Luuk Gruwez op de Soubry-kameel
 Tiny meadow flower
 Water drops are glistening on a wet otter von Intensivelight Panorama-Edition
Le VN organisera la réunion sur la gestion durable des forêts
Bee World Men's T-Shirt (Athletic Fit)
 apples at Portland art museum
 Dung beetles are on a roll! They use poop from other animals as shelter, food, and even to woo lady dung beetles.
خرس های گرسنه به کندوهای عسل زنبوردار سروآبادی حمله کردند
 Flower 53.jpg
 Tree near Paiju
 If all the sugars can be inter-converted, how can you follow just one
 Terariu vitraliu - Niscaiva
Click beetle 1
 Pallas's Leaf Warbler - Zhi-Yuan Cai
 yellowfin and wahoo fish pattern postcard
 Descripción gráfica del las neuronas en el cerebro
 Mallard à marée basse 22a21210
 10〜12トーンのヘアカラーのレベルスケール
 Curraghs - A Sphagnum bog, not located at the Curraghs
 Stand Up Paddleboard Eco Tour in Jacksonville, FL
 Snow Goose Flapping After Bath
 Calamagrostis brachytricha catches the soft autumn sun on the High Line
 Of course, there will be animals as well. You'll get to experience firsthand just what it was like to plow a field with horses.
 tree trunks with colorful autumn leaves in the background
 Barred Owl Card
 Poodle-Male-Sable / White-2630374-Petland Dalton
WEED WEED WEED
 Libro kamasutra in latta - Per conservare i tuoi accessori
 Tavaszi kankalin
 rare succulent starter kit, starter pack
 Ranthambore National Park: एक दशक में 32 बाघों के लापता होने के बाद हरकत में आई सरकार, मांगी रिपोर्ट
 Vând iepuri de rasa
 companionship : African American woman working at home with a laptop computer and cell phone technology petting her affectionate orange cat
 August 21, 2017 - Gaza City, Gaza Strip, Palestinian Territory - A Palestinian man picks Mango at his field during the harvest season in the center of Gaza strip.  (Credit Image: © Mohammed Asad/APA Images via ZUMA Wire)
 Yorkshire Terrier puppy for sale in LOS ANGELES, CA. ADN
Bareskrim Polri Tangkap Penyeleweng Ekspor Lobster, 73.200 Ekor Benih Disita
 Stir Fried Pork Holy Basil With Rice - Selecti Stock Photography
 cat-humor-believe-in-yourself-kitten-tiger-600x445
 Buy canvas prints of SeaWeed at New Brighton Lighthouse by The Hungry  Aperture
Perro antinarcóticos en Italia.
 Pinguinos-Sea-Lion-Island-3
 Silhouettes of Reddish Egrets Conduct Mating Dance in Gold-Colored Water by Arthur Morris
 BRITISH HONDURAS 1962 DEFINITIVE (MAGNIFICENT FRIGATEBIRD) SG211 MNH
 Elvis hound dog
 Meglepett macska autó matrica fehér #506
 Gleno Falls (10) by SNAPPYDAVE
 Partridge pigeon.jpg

__________

Would you please write out, exactly and with no other lines, the stretch of the listing above from the line containing "Dung beetles are" through the line containing "Mallard à marée basse 22a21210"?

Output for this task:
 Dung beetles are on a roll! They use poop from other animals as shelter, food, and even to woo lady dung beetles.
خرس های گرسنه به کندوهای عسل زنبوردار سروآبادی حمله کردند
 Flower 53.jpg
 Tree near Paiju
 If all the sugars can be inter-converted, how can you follow just one
 Terariu vitraliu - Niscaiva
Click beetle 1
 Pallas's Leaf Warbler - Zhi-Yuan Cai
 yellowfin and wahoo fish pattern postcard
 Descripción gráfica del las neuronas en el cerebro
 Mallard à marée basse 22a21210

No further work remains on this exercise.